AIM: Substitute "picture" for "photograph" everywhere in the records below, and give them back with nothing else changed.

---------- DATA FOR THIS TASK ----------

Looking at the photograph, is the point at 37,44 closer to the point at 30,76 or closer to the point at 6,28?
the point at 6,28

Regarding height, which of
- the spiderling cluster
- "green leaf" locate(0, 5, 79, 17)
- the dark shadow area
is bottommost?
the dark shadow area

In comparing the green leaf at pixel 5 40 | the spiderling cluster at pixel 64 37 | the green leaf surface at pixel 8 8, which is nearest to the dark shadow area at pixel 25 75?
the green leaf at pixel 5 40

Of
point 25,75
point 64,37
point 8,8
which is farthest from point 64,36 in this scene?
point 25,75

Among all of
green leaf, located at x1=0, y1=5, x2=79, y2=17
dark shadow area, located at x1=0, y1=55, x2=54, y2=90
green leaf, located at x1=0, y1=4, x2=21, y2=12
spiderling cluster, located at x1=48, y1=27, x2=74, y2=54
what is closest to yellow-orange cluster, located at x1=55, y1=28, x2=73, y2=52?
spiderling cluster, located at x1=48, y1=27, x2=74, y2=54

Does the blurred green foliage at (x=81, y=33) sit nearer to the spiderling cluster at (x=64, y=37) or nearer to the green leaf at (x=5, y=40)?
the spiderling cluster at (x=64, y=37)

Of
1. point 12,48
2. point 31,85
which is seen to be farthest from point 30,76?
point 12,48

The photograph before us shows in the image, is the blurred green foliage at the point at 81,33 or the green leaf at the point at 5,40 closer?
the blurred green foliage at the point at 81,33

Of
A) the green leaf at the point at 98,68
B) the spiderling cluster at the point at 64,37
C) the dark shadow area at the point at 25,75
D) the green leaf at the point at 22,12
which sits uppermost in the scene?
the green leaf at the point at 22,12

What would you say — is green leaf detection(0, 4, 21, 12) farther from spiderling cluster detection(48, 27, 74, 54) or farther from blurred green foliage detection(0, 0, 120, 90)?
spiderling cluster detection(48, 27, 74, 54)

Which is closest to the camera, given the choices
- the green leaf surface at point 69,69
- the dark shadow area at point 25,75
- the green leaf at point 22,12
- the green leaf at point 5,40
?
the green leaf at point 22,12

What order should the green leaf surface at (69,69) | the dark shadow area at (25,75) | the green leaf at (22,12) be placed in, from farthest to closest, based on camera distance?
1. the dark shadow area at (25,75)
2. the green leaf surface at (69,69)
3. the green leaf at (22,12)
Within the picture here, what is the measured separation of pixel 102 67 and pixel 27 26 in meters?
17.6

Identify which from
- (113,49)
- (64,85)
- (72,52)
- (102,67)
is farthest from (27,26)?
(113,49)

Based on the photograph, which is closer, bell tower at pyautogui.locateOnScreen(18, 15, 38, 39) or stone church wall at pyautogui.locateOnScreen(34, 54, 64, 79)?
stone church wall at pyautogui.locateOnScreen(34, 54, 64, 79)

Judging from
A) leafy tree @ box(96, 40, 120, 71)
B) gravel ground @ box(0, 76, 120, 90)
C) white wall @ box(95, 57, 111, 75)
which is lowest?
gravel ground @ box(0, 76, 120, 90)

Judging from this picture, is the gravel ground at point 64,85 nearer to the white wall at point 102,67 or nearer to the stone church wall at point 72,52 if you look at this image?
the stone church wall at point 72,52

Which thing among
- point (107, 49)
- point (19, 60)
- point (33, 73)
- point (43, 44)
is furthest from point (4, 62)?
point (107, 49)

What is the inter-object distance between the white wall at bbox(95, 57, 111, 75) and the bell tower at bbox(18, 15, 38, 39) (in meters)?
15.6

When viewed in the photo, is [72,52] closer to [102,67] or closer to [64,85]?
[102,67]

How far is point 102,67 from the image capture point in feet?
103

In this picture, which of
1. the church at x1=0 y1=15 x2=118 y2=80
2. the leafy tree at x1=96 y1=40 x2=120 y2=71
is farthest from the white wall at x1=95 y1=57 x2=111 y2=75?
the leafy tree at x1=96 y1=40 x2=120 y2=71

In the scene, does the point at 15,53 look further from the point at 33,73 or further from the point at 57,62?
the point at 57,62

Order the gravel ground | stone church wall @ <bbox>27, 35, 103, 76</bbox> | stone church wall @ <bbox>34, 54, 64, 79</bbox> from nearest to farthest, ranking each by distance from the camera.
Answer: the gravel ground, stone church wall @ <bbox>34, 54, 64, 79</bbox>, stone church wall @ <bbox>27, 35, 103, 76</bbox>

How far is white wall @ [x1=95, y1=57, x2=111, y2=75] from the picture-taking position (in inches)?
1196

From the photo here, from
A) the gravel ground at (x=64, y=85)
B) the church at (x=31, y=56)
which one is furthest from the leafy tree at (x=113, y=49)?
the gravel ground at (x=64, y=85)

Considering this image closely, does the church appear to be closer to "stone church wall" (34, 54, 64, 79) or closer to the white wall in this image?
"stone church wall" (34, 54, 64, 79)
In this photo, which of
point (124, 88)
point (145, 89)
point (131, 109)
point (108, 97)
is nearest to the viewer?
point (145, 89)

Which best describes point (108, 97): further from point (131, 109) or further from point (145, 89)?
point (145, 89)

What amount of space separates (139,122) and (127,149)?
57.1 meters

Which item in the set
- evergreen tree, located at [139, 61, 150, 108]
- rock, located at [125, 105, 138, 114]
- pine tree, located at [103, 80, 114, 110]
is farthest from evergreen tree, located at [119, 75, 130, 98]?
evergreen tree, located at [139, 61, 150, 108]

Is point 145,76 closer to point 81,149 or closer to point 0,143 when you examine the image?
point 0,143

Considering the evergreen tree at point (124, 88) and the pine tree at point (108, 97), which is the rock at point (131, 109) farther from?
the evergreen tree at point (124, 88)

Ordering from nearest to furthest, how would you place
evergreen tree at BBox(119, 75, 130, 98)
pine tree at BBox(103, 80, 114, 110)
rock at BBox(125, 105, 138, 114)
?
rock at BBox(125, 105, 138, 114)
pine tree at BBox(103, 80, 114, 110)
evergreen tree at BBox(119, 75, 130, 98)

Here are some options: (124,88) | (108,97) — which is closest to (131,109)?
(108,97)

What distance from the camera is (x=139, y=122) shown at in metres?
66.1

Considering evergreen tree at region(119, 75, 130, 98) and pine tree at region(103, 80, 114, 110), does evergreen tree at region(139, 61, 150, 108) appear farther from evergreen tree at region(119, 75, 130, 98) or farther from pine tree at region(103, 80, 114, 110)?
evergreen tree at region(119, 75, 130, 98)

----------

SOLUTION FOR THIS EXERCISE:
Looking at the picture, is the point at 37,44 closer to the point at 30,76 or closer to the point at 6,28?
the point at 6,28

Regarding height, which of
- the spiderling cluster
- "green leaf" locate(0, 5, 79, 17)
- the dark shadow area
is bottommost?
the dark shadow area

In comparing the green leaf at pixel 5 40 | the spiderling cluster at pixel 64 37 | the green leaf surface at pixel 8 8, which is nearest to the dark shadow area at pixel 25 75?
the green leaf at pixel 5 40

Of
point 25,75
point 64,37
point 8,8
which is farthest from point 64,36 in this scene?
point 25,75

Among all of
green leaf, located at x1=0, y1=5, x2=79, y2=17
dark shadow area, located at x1=0, y1=55, x2=54, y2=90
green leaf, located at x1=0, y1=4, x2=21, y2=12
spiderling cluster, located at x1=48, y1=27, x2=74, y2=54
what is closest to yellow-orange cluster, located at x1=55, y1=28, x2=73, y2=52?
spiderling cluster, located at x1=48, y1=27, x2=74, y2=54

Does the blurred green foliage at (x=81, y=33) sit nearer to the spiderling cluster at (x=64, y=37) or nearer to the green leaf at (x=5, y=40)?
the spiderling cluster at (x=64, y=37)

Of
1. point 12,48
2. point 31,85
which is seen to be farthest from point 30,76?
point 12,48

The picture before us shows in the image, is the blurred green foliage at the point at 81,33 or the green leaf at the point at 5,40 closer?
the blurred green foliage at the point at 81,33

Of
A) the green leaf at the point at 98,68
B) the spiderling cluster at the point at 64,37
C) the dark shadow area at the point at 25,75
D) the green leaf at the point at 22,12
which sits uppermost in the scene?
the green leaf at the point at 22,12

What would you say — is green leaf detection(0, 4, 21, 12) farther from spiderling cluster detection(48, 27, 74, 54) or farther from blurred green foliage detection(0, 0, 120, 90)?
spiderling cluster detection(48, 27, 74, 54)

Which is closest to the camera, given the choices
- the green leaf surface at point 69,69
- the dark shadow area at point 25,75
- the green leaf at point 22,12
- the green leaf at point 5,40
?
the green leaf at point 22,12

What order should the green leaf surface at (69,69) | the dark shadow area at (25,75) | the green leaf at (22,12) be placed in, from farthest to closest, based on camera distance?
1. the dark shadow area at (25,75)
2. the green leaf surface at (69,69)
3. the green leaf at (22,12)
Within the picture here, what is the measured separation of pixel 102 67 and pixel 27 26 in meters?
17.6

Identify which from
- (113,49)
- (64,85)
- (72,52)
- (102,67)
is farthest from (27,26)?
(113,49)

Based on the picture, which is closer, bell tower at pyautogui.locateOnScreen(18, 15, 38, 39) or stone church wall at pyautogui.locateOnScreen(34, 54, 64, 79)?
stone church wall at pyautogui.locateOnScreen(34, 54, 64, 79)

Judging from
A) leafy tree @ box(96, 40, 120, 71)
B) gravel ground @ box(0, 76, 120, 90)
C) white wall @ box(95, 57, 111, 75)
which is lowest?
gravel ground @ box(0, 76, 120, 90)

Judging from this picture, is the gravel ground at point 64,85 nearer to the white wall at point 102,67 or nearer to the stone church wall at point 72,52 if you look at this image?
the stone church wall at point 72,52

Which thing among
- point (107, 49)
- point (19, 60)
- point (33, 73)
- point (43, 44)
is furthest from point (4, 62)?
point (107, 49)

What is the inter-object distance between the white wall at bbox(95, 57, 111, 75) and the bell tower at bbox(18, 15, 38, 39) (in meters)?
15.6

When viewed in the photo, is [72,52] closer to [102,67] or closer to [64,85]?
[102,67]

How far is point 102,67 from the image capture point in feet?
103

In this picture, which of
1. the church at x1=0 y1=15 x2=118 y2=80
2. the leafy tree at x1=96 y1=40 x2=120 y2=71
is farthest from the white wall at x1=95 y1=57 x2=111 y2=75?
the leafy tree at x1=96 y1=40 x2=120 y2=71

In the scene, does the point at 15,53 look further from the point at 33,73 or further from the point at 57,62?
the point at 57,62

Order the gravel ground | stone church wall @ <bbox>27, 35, 103, 76</bbox> | stone church wall @ <bbox>34, 54, 64, 79</bbox> from nearest to farthest, ranking each by distance from the camera.
Answer: the gravel ground, stone church wall @ <bbox>34, 54, 64, 79</bbox>, stone church wall @ <bbox>27, 35, 103, 76</bbox>

How far is white wall @ [x1=95, y1=57, x2=111, y2=75] from the picture-taking position (in inches)?
1196

From the photo here, from
A) the gravel ground at (x=64, y=85)
B) the church at (x=31, y=56)
which one is furthest from the leafy tree at (x=113, y=49)?
the gravel ground at (x=64, y=85)

Considering this image closely, does the church appear to be closer to "stone church wall" (34, 54, 64, 79) or closer to the white wall in this image?
"stone church wall" (34, 54, 64, 79)
In this photo, which of
point (124, 88)
point (145, 89)
point (131, 109)
point (108, 97)
is nearest to the viewer?
point (145, 89)

Which best describes point (108, 97): further from point (131, 109) or further from point (145, 89)?
point (145, 89)

What amount of space separates (139,122) and (127,149)?
57.1 meters

Which item in the set
- evergreen tree, located at [139, 61, 150, 108]
- rock, located at [125, 105, 138, 114]
- pine tree, located at [103, 80, 114, 110]
is farthest from evergreen tree, located at [119, 75, 130, 98]?
evergreen tree, located at [139, 61, 150, 108]

Is point 145,76 closer to point 81,149 or closer to point 0,143 when you examine the image?
point 0,143

Considering the evergreen tree at point (124, 88) and the pine tree at point (108, 97), which is the rock at point (131, 109) farther from?
the evergreen tree at point (124, 88)

Ordering from nearest to furthest, how would you place
evergreen tree at BBox(119, 75, 130, 98)
pine tree at BBox(103, 80, 114, 110)
rock at BBox(125, 105, 138, 114)
?
rock at BBox(125, 105, 138, 114)
pine tree at BBox(103, 80, 114, 110)
evergreen tree at BBox(119, 75, 130, 98)

Here are some options: (124,88) | (108,97) — which is closest to (131,109)?
(108,97)

What distance from the camera is (x=139, y=122) shown at in metres?
66.1

Considering evergreen tree at region(119, 75, 130, 98) and pine tree at region(103, 80, 114, 110), does evergreen tree at region(139, 61, 150, 108) appear farther from evergreen tree at region(119, 75, 130, 98) or farther from pine tree at region(103, 80, 114, 110)?
evergreen tree at region(119, 75, 130, 98)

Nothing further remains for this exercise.